Transformer [the most detailed explanation of Transformer in the whole network]

Transformer

1. Transformer structure

First look at the overall framework of Transformer:

It may look complicated, but it is actually the framework of Encoder and Decoder {seq2seq}. The default NX=6, the 6-layer Encoder and 6-layer Decoder are nested in the nested Self-Attention mentioned last time , and then perform multiple nonlinear transformations.

Transformer overall framework

The framework in the above picture is very complicated. Since Transformer was originally used as a translation model, let us give you an example to understand the purpose first.

insert image description here

Transformer is equivalent to a black box, input "Je suis etudiant" on the left, and get a translation result "I am a student" on the right.

insert image description here

Let's describe how the model of the Encoder-Decoder framework performs text translation:

insert image description here

Transformer is also a Seq2Seq model (the model of the Encoder-Decoder framework) . An Encoders on the left reads the input, and a Decoders on the right gets the output. Encodes and Decoders have 6 layers by default, as shown in the following figure:
insert image description here

  从上图可以看到,Encoders 的输出,会和每一层的 Decoder 进行结合

The reason is : the Encoder inputs KV to the Decoder of each layer, and the Q generated by the Decoder queries information from the Encoder KV (described below)

We take one of the layers to show:
insert image description here

2. Seq2seq from RNN to transformer (understanding with examples)

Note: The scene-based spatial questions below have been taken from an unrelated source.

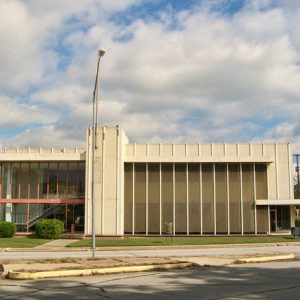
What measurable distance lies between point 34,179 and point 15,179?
64.7 inches

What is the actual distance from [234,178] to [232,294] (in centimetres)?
3060

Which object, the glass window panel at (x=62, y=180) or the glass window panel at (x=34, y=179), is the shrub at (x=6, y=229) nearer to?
the glass window panel at (x=34, y=179)

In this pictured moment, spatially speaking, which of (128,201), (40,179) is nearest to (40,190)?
(40,179)

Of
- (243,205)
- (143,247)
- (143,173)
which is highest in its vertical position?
(143,173)

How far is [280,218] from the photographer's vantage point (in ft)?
140

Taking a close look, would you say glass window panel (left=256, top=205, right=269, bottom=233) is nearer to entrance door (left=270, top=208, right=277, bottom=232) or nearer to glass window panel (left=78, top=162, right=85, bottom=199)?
entrance door (left=270, top=208, right=277, bottom=232)

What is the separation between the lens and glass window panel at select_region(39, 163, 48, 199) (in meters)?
42.2

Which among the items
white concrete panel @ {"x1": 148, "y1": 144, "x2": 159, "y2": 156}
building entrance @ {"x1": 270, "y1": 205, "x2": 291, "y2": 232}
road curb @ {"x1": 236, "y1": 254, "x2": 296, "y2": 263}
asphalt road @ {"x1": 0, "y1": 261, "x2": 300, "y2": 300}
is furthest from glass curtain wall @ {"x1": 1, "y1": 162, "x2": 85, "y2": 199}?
asphalt road @ {"x1": 0, "y1": 261, "x2": 300, "y2": 300}

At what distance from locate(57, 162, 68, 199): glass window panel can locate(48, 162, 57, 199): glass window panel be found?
13.5 inches

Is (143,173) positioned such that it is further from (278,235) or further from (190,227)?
(278,235)

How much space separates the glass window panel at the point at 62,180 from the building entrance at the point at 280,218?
56.1 ft

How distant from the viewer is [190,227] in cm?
4134

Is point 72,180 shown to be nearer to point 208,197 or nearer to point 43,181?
point 43,181

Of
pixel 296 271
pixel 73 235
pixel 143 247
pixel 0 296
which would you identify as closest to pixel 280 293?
pixel 296 271
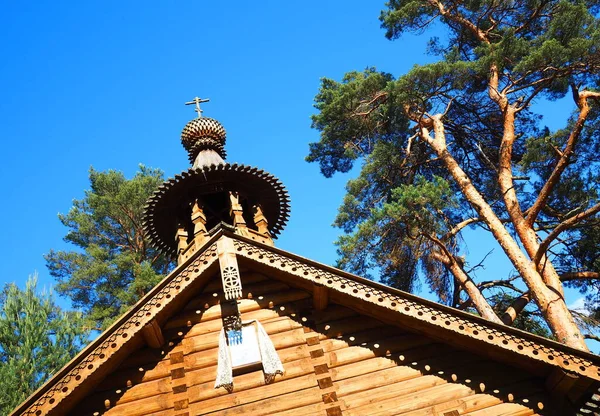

Example 1: Seq2seq - speech recognition, machine translation
insert image description here

Example 2: Seq2seq——Input the audio and subtitles of TV dramas and train a speech recognition model
insert image description here

Example 3: Seq2seq - input text, output speech
insert image description here

Example 4: Seq2seq——Input dialogue templates and train chatbots
insert image description here

Example 4: Seq2seq - Image Feature Extractioninsert image description here

Example 4: Seq2seq——Transformer
insert image description here


3. Encoder

What is the Encoder doing?
Word vectors, picture vectors, all in all, the encoder is to use word vectors to enable computers to understand some things that exist objectively in the human world more reasonably (uncertainly) .
Encoder transforms into a better one from a single sentenceword vector(K、V)!
insert image description here

insert image description here

With the foreshadowing of so much knowledge above, we know that Eecoders are N=6 layers. From the above figure, we can see that each layer of Encoder includes two sub-layers:

  • The first sub-layer is multi-head self-attention , which is used to calculate the input self-attention;
  • The second sub-layer is a simple feedforward neural network layer Feed Forward ;
  • Note: In each sub-layer we have simulated the residual network (detailed below), the output of each sub-layer is LayerNorm (x + Sub_layer(x)), where sub_layer represents the previous layer of the layer layer output;

Now let's analyze the Encoder's data flow diagram step by step:

insert image description here

insert image description here

  1. The dark green x1 represents the output of the Embedding layer. After adding the Positional Embedding vector, the final input feature vector in the Encoder is obtained, that is, the light green vector x1 ;
  2. The light green vector x1 represents the feature vector of the word "Thinking" , where x1 passes through the Self-Attention layer and becomes a light pink vector z1 ;
  3. As the directly connected vector of the residual structure, x1 is directly added to z1, that is, [w3(w2(w1x+b1)+b2)+b3+x], and then the Layer Norm operation is performed to obtain the pink vector z1 ;
    • The role of the residual structure : to avoid the disappearance of the gradient, w3(w2(w1x+b1)+b2)+b3, if w1, w2, w3 are particularly small, 0.0000000...1, x approaches 0,
    • The role of Layer Norm : In order to ensure the stability of the data feature distribution and accelerate the convergence of the model
  4. z1 passes through the feedforward neural network (Feed Forward) layer, then adds the residual structure to itself, and then passes through the Layer Norm layer to obtain an output vector r1; the feedforward neural network includes two linear transformations and a ReLU activation function : FFN(x) = max(0, xW1 + b1)W2 + b2;
    • The function of the feedforward neural network (Feed Forward) : each step before is doing a linear transformation, wx+b, the superposition of the linear change is always a linear change (linear change is the translation and expansion and reduction in space), through the Feed Forward Relu does a nonlinear transformation, such a space transformation can infinitely fit any state
  5. Since Transformer's Encoders have 6 Encoders, r1 will also be used as the input of the next layer of Encoder, replacing the role of x1 , and so on until the last layer of Encoder;

It doesn’t matter if you don’t understand, all the above operations are doing word vectors, but this word vector is better and can more accurately represent the word and sentence (source)


4. Decoder

Decoder The decoder will receive the word vector (K, V) generated by the encoder, and then use this "word vector" to generate the translation result.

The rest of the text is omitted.